Belarusian President Alexander Lukashenko has released six opposition leaders from jail. The pardon comes less than two months before presidential polls in which Lukashenko will campaign for a fifth term in office.
The president's press service said late on Saturday that the surprise move have been motivated by humane principles.
Among the six political prisoners was Nikolai Statkevich, who was imprisoned alongside nine other opposition leaders after running against Lukashenko in Belarus' 2010 presidential election.
In May 2011, he was given a six-year jail sentence on a charge of organizing mass street protests against Lukashenko's re-election at the time.
Another of the freed opponents, Mikola Rubsev, had been arrested in the same 2010 protests while wearing a T-shirt calling for Lukashenko to go.
The other four men were accused of belonging to an anarchist group that clashed with the local KGB - the successor of the Soviet secret police.
The release of the six men comes as Lukashenko prepares to run for his fifth consecutive presidential term in October.
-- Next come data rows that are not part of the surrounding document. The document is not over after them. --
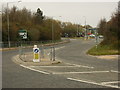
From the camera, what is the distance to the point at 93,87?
7980 millimetres

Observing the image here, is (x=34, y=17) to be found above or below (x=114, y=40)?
above

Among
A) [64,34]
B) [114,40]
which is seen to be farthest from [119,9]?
[64,34]

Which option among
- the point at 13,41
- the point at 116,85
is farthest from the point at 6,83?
the point at 13,41

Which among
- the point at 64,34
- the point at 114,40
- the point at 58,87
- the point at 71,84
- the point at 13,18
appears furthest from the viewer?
the point at 64,34

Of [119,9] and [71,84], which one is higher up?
[119,9]

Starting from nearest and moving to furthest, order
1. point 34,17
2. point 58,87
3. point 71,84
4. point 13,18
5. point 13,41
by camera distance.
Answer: point 58,87 → point 71,84 → point 13,41 → point 13,18 → point 34,17

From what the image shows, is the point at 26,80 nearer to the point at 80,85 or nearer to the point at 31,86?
the point at 31,86

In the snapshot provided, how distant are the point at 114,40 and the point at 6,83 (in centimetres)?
2590

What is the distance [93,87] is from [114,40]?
25.5 meters

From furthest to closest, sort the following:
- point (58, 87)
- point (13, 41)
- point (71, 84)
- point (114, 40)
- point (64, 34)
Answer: point (64, 34) < point (13, 41) < point (114, 40) < point (71, 84) < point (58, 87)

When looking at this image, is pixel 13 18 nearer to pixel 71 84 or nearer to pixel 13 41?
pixel 13 41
The move also appears to be an attempt to improve relations with the West, which have remained hostile for decades - largely due to Lukashenko's intolerance of political opposition. Washington once dubbed the country as Europe's "last dictatorship."
Tough EU and US sanctions have also been in place in Belarus since the violent suppression of peaceful protests during the 2010 presidential election.
"By freeing the political prisoners, Lukashenko is giving a clear signal to the West about his desire to improve relations," said political analyst Alexander Klaskovsky.
"Minsk is in real need of Western credits because of the economic collapse," he added.
Belarus was thrust back into the international limelight earlier this year when critical Ukraine peace talks between pro-Moscow rebels and the leaders of Ukraine, France, Germany and Russia were held in Minsk.